5 tips for getting started in data journalism
Data journalist. Computer-assisted reporter. Newsroom developer. Journo-geek. If those of us who work in the field aren't quite sure what to call ourselves, it's little wonder that sometimes even the people who work beside us are puzzled by what we do. Part of the confusion (and one reason for all the competing labels) lies in the sheer variety of tasks that can fall under this heading. We may be fairly sure that some jobs lie within the boundaries of data journalism, but we'd be hard-pressed to say what can't be jumbled into this baggy monster of a field.
In its current state, data journalism describes neither a beat nor a particular medium (unlike photo journalism or video journalism), but rather an overlapping set of competencies drawn from disparate fields. We have the statistical methods of social scientists, the mapping tools of GIS, the visualization arts of statistics and graphic design, and a host of skills that have their own job descriptions and promotion tracks among computer scientists: Web development, general-purpose programming, database administration, systems engineering, data mining (even, I hear, cryptography). And the ends of these efforts vary as widely as their means: from the more traditional text CAR story to the interactive graphic or app; from newsroom tools built for reporters to multi-faceted websites in which the reporting becomes the data.
It's difficult, finally, to define what data journalism is precisely because it's difficult to say what data is. After all, anything countable can count as data. Anything that a computer processes is data. So, on some level, all journalism today is data journalism (certainly it's all “Computer Assisted”). Real data journalism comes down to a couple of predilections: a tendency to look for what is categorizable, quantifiable and comparable in any news topic and a conviction that technology, properly applied to these aspects, can tell us something about the story that is both worth knowing and unknowable in any other way.

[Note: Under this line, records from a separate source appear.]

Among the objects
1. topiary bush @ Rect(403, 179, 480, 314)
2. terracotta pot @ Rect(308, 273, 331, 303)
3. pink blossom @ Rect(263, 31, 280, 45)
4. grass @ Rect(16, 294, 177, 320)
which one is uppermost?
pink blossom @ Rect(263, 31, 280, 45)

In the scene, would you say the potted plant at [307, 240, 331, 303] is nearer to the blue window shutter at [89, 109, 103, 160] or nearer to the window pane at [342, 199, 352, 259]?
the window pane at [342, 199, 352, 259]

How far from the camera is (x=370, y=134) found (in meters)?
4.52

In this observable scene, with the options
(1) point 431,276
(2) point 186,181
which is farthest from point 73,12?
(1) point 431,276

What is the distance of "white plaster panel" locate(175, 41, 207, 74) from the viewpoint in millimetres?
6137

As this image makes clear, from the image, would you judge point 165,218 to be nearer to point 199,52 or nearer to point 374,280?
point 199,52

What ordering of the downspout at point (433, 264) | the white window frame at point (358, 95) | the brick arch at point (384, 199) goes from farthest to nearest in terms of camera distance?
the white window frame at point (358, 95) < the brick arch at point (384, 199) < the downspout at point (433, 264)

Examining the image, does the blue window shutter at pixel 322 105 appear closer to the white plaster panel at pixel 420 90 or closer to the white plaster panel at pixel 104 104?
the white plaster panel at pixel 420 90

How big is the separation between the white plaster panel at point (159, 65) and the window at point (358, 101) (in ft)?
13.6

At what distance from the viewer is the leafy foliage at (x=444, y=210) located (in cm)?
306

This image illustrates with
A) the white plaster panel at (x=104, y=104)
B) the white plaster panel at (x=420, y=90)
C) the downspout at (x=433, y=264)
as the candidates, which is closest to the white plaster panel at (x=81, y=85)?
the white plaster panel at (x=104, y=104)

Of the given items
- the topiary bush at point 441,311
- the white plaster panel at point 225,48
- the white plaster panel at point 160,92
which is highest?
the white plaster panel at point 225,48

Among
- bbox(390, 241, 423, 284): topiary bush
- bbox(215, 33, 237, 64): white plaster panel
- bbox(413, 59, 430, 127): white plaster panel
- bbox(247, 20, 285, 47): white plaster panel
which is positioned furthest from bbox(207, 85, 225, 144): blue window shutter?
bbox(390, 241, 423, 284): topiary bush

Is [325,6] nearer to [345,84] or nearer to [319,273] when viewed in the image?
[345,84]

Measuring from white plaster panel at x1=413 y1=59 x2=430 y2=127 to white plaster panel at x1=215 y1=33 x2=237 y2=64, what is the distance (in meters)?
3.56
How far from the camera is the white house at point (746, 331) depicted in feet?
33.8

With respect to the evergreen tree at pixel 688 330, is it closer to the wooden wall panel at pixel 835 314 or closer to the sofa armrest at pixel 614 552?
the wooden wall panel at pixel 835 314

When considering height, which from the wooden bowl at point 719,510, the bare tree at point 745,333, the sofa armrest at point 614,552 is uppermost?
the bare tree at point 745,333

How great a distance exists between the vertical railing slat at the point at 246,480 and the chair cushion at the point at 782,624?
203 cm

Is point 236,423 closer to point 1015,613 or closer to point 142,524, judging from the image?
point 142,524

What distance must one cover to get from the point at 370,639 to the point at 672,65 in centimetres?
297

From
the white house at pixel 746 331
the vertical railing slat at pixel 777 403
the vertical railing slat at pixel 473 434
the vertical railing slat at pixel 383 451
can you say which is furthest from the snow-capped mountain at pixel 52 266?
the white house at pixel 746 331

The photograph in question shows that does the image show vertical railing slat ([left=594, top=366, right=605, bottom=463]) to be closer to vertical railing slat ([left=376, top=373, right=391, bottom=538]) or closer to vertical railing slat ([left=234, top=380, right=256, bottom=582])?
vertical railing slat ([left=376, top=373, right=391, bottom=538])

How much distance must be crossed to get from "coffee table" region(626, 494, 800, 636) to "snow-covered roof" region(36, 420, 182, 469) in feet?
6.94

So, it's a field brimming with promise but vaguely defined, which is part of what makes it so exciting. On a near-daily basis, I find myself faced with the task of learning something new and putting it into practice immediately. And that aspect is, for me, the single greatest thing about working in journalism in general: we get paid in large part to figure things out. This trait among journalists -- the willingness to launch ourselves headlong into an alien world with the expectation of emerging with more than a conversational understanding of its inner workings -- gives us the moxie or naivete to try things that a programmer with a clearer job description might simply wave away with a "not my job."
But this lack of defined parameters can also lead to a bit of confusion for someone wanting to get started in the field. Should you start by learning a programming language? Which one? Is it OK if your stats knowledge is rusty or non-existent? What should you know about mapping? I've laid out five tips below that should start you thinking. In a future post, I'll concentrate on the tools you'll need.

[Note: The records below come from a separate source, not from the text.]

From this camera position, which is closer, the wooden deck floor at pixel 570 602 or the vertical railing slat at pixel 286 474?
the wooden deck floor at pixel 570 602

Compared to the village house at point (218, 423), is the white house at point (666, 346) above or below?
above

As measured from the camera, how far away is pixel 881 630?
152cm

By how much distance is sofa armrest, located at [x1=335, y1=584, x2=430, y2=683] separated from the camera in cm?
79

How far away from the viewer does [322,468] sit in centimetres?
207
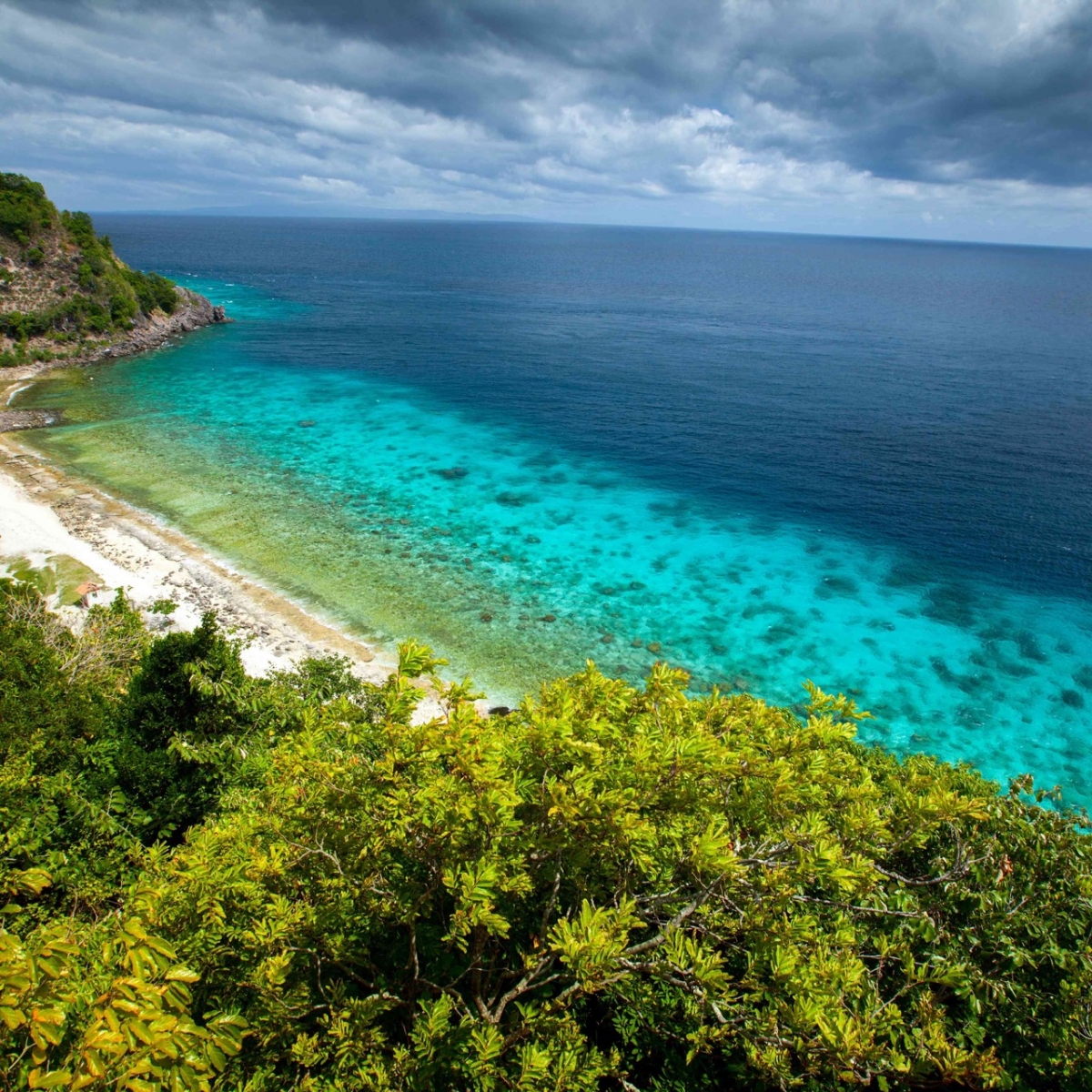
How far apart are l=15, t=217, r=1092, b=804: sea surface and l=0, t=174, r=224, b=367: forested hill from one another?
22.9 ft

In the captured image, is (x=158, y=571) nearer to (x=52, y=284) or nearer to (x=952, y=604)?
(x=952, y=604)

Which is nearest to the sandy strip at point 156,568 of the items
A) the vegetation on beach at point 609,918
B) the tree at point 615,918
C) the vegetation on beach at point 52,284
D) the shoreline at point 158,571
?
the shoreline at point 158,571

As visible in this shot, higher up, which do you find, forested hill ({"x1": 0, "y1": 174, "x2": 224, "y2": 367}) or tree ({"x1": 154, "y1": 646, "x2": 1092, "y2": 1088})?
forested hill ({"x1": 0, "y1": 174, "x2": 224, "y2": 367})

Completists may believe you have to be able to build a computer from a bag of wire and lights and write your blog posts in binary before you're ready to call yourself a coder. Sure, there is value in expansive knowledge, and we're all trying to gain a deeper understanding of the technology we use. But we also have a clear goal: we're storytellers, through word or pixel, and the story won't wait for us to finish our self-imposed curriculum. So, pick up what's at hand, learn what you need to get to the next step in your project and get to something real as soon as possible.
I've seen many well-intentioned efforts to "learn programming" be pushed aside by real-world obligations. So, make learning to code a real-world obligation. Ask yourself whether there is a task you do routinely (and mindlessly) that you could automate. Is there a data set locked in a website that you would love to scrape into a handy spreadsheet? Once you've identified the task, then the outline of your research is clear: What do I need to know to get this job done? And for now, don't worry about anything that doesn't move you toward that goal.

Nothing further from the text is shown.